** The task **
Locate every line in the material below that includes the string "with", and copy each of those lines.

(Data entries)
::::::::::

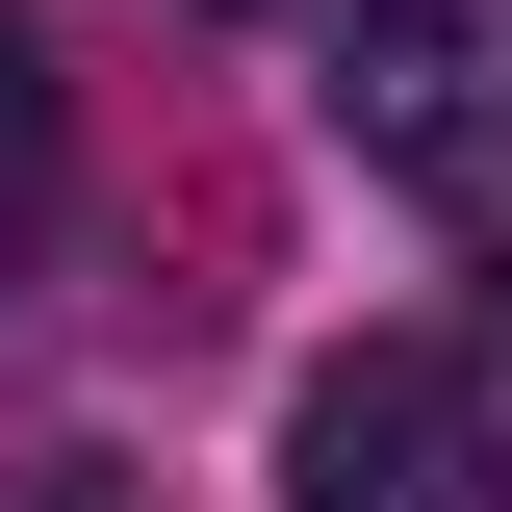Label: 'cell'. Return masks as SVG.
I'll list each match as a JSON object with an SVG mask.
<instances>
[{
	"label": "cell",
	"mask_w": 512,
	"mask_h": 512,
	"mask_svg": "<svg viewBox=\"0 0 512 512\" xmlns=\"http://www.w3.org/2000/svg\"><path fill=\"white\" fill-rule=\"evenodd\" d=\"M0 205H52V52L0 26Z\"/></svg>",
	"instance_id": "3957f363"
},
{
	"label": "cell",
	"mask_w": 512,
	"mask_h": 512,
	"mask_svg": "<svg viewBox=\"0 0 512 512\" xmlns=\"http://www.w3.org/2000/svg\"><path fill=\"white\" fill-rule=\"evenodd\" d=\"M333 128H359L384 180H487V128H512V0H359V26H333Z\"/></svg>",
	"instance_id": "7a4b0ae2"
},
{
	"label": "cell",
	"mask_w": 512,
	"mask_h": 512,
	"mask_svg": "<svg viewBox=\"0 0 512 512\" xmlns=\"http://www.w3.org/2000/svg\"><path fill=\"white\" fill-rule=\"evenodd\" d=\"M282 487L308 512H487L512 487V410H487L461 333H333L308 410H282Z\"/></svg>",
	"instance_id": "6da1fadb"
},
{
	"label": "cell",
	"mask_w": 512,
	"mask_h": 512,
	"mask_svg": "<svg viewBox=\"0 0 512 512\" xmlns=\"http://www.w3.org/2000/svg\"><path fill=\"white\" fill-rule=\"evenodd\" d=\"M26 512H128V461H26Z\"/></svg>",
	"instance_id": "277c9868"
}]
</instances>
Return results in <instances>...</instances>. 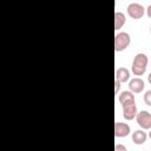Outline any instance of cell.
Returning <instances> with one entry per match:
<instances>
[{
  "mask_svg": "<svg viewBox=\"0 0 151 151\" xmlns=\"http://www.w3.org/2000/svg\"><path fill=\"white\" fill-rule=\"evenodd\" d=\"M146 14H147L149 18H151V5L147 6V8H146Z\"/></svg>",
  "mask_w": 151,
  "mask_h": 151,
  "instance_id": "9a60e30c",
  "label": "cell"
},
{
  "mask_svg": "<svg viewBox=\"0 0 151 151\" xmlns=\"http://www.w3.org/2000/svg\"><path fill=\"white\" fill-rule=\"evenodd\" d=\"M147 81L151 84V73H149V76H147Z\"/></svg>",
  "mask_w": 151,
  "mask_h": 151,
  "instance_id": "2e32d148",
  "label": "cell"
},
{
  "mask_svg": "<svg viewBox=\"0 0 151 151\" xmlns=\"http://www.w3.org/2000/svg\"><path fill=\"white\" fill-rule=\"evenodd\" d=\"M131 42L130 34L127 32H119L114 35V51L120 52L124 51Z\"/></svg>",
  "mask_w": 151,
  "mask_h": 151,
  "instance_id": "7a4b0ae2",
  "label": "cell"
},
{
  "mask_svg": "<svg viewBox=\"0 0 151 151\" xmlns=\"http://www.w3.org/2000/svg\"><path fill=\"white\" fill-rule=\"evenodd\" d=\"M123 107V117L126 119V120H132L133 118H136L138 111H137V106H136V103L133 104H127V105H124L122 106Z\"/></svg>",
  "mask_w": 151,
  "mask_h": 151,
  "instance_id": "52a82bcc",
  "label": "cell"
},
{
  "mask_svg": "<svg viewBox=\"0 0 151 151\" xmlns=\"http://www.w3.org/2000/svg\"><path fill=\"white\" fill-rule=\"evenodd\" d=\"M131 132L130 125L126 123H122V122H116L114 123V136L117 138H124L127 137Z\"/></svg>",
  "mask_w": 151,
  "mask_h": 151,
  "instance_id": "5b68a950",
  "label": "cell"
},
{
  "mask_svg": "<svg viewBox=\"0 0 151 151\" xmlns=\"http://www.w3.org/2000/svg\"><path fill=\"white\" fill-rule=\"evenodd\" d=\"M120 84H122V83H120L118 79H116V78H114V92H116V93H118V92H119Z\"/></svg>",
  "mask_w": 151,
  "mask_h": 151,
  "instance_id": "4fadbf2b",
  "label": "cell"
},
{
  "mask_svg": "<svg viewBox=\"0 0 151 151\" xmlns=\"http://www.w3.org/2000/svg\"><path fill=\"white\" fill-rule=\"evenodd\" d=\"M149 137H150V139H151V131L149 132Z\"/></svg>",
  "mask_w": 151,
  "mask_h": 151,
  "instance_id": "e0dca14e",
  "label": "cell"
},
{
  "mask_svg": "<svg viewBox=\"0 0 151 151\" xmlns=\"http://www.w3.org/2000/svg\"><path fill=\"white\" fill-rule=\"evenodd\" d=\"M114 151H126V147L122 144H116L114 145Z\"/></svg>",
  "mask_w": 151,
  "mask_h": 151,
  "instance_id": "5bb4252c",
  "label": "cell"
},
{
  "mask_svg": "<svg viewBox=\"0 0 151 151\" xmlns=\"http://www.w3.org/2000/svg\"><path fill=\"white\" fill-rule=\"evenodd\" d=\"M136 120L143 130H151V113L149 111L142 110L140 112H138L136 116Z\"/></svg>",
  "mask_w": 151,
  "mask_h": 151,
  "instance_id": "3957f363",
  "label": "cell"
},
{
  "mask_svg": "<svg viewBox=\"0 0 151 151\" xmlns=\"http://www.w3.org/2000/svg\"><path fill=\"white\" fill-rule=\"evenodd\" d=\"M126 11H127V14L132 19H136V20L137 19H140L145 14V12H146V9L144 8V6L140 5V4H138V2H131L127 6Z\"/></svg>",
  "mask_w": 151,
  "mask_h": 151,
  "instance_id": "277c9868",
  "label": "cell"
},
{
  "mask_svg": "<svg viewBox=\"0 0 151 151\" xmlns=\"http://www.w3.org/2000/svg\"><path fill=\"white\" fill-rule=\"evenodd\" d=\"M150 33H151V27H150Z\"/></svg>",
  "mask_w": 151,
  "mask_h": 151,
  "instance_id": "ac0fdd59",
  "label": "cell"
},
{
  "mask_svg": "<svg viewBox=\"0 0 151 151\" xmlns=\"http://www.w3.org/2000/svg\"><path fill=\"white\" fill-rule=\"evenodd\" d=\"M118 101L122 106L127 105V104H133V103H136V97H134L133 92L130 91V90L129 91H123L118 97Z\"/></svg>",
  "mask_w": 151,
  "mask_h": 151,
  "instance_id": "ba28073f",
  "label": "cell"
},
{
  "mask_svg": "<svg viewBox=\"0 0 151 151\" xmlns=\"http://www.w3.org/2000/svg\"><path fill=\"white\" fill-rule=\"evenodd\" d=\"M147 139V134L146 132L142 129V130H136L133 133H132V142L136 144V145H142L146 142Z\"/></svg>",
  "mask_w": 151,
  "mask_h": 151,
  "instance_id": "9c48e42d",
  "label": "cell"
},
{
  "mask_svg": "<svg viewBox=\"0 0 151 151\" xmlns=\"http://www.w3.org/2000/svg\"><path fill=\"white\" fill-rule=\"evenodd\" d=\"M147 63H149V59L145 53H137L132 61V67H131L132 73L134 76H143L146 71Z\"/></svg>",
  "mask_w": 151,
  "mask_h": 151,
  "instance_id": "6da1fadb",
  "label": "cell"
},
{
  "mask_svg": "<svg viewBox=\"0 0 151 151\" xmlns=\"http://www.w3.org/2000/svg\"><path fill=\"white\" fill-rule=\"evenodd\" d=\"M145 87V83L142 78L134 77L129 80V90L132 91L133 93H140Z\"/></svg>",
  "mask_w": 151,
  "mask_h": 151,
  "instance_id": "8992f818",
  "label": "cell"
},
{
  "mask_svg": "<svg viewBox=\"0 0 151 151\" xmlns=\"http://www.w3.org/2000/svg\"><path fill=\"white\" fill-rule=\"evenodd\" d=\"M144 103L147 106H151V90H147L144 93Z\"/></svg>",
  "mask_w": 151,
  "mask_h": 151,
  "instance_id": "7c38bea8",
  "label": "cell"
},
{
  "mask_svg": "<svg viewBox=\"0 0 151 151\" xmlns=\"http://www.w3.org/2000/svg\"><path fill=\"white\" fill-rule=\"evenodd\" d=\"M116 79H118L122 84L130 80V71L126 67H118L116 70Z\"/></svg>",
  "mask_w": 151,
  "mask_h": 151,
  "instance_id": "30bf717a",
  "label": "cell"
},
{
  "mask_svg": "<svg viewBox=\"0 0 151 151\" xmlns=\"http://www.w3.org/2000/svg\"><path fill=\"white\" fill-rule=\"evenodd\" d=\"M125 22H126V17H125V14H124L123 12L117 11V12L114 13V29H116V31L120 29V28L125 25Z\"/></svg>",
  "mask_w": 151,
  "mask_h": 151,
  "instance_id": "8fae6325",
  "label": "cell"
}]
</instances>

::::::::::

** Result for this exercise **
I'll list each match as a JSON object with an SVG mask.
Returning <instances> with one entry per match:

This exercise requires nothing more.